Dimisión en La Habana: no es la ministra, es el sistema
«Su renuncia no repara la humillación de una ciudadanía que no se disfraza de mendigo, sino que mendiga de verdad»

Un hombre descansa entre edificios en ruinas en La Habana (Cuba). | Sandrine Huet (Zuma Press)
La reciente renuncia de la ministra de Trabajo y Seguridad Social de Cuba, Marta Elena Feitó, ha sido recibida como una respuesta a la indignación generada por sus declaraciones, que culpaban a la población de no querer trabajar, en un país donde los salarios no alcanzan para sobrevivir y la economía informal se ha vuelto el único refugio de millones. Pero reducir el hecho a un desliz comunicacional y a una dimisión por presión popular sería una lectura superficial. Lo que ha ocurrido forma parte de una lógica más profunda y repetida dentro del régimen, la de buscar chivos expiatorios cuando las tensiones internas alcanzan niveles difíciles de contener.
La teoría mimética de René Girard ofrece una clave útil para leer lo ocurrido. Cuando una sociedad entra en crisis y ya no puede ocultar sus contradicciones, recurre al sacrificio de una figura visible para restablecer momentáneamente el orden. En este caso, la ministra se convierte en una víctima funcional: su caída no tiene tanto que ver con una falta individual, sino con la necesidad del sistema de ofrecer una cabeza que calme el malestar social. Se la responsabiliza públicamente para evitar que la presión se desborde hacia niveles más altos del poder.
Esto no exime a Feitó de su responsabilidad. Su frase no fue inocente. Formulada en medio del colapso económico y del deterioro cotidiano que atraviesan millones de cubanos, resultó hiriente y desconectada. Pero esa desconexión no es solo personal, sino estructural. Feitó ha dicho lo que muchos en la cúpula piensan, y lo ha hecho desde un lugar que le ha sido asignado por el propio sistema. Su caída no resuelve nada, solo aplaza el problema. No hay salida posible mientras se siga operando con esta lógica sacrificial que maquilla la impotencia del poder con gestos simbólicos.

#####

EJERCICIO A =
Responde según el artículo:
(i) ¿Qué cargo ocupaba Marta Elena Feitó?
(ii) ¿A quién se atribuye la teoría mimética?
(iii) ¿Qué hace la caída de Feitó con el problema, según el último párrafo?
EJERCICIO B = Copia del artículo el pasaje que empieza en las palabras "Dimisión en La" y termina después de "Huet (Zuma Press)", pero renombra "La Habana" como "Santiago".
Estos datos proceden de una fuente distinta del artículo.

EXTRACTO DE DATOS =

#####

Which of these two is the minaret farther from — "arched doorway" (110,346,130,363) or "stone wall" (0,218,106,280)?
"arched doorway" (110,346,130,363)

#####

RESULTADO A =
(i) Ministra de Trabajo y Seguridad Social de Cuba.
(ii) A René Girard.
(iii) Solo lo aplaza.

RESULTADO B =
Dimisión en Santiago: no es la ministra, es el sistema
«Su renuncia no repara la humillación de una ciudadanía que no se disfraza de mendigo, sino que mendiga de verdad»

Un hombre descansa entre edificios en ruinas en Santiago (Cuba). | Sandrine Huet (Zuma Press)